Determine the number of lines of the records below that include "which". Respond with the number and no other text.

===== PROVIDED DATA

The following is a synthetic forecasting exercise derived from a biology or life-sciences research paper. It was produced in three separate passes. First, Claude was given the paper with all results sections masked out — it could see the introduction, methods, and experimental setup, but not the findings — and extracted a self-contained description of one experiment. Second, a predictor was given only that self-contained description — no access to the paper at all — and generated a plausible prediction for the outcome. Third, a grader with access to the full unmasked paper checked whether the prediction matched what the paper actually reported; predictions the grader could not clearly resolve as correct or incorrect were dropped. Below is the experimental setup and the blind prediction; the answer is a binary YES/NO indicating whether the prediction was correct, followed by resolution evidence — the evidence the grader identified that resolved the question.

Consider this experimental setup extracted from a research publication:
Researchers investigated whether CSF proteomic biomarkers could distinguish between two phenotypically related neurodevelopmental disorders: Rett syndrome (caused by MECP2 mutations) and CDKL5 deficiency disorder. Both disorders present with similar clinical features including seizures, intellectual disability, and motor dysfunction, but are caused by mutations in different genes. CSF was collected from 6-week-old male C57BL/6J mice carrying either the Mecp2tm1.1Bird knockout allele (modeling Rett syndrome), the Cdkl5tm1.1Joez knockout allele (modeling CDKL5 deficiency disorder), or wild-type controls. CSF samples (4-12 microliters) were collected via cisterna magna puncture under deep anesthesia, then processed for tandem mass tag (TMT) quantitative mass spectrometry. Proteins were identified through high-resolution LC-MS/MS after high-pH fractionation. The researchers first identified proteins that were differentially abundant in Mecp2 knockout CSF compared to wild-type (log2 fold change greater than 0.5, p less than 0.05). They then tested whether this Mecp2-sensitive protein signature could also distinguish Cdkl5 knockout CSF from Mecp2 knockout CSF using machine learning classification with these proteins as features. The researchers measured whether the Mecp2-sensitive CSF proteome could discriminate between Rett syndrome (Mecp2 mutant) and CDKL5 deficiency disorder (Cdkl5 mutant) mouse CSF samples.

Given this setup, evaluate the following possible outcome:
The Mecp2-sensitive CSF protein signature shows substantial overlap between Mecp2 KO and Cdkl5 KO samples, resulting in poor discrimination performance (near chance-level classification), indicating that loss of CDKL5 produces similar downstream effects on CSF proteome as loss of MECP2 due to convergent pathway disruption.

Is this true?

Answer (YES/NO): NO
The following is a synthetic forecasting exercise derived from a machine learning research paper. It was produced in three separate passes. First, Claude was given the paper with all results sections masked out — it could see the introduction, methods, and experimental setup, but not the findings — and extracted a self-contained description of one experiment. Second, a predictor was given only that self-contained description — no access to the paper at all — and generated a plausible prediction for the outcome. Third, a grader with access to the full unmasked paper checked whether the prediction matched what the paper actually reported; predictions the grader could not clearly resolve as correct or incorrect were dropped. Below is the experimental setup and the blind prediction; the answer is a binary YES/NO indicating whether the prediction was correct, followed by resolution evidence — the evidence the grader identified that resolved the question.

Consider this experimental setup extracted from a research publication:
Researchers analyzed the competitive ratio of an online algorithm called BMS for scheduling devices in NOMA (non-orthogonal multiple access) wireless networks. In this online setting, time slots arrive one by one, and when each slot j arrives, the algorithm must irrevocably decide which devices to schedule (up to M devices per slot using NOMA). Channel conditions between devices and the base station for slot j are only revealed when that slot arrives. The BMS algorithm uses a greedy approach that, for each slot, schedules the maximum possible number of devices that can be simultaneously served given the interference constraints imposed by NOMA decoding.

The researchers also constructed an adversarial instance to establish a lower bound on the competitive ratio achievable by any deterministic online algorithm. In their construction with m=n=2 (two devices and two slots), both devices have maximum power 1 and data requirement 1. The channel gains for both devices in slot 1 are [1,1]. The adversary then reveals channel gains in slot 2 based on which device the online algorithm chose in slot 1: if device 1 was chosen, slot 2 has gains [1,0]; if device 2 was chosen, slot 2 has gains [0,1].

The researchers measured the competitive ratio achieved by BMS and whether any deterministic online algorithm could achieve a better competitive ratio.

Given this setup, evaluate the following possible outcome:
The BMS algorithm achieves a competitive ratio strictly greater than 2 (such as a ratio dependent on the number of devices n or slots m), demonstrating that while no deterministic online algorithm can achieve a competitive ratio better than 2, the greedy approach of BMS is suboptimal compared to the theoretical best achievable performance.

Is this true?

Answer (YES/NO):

==========

SOLVED PROBLEM »
2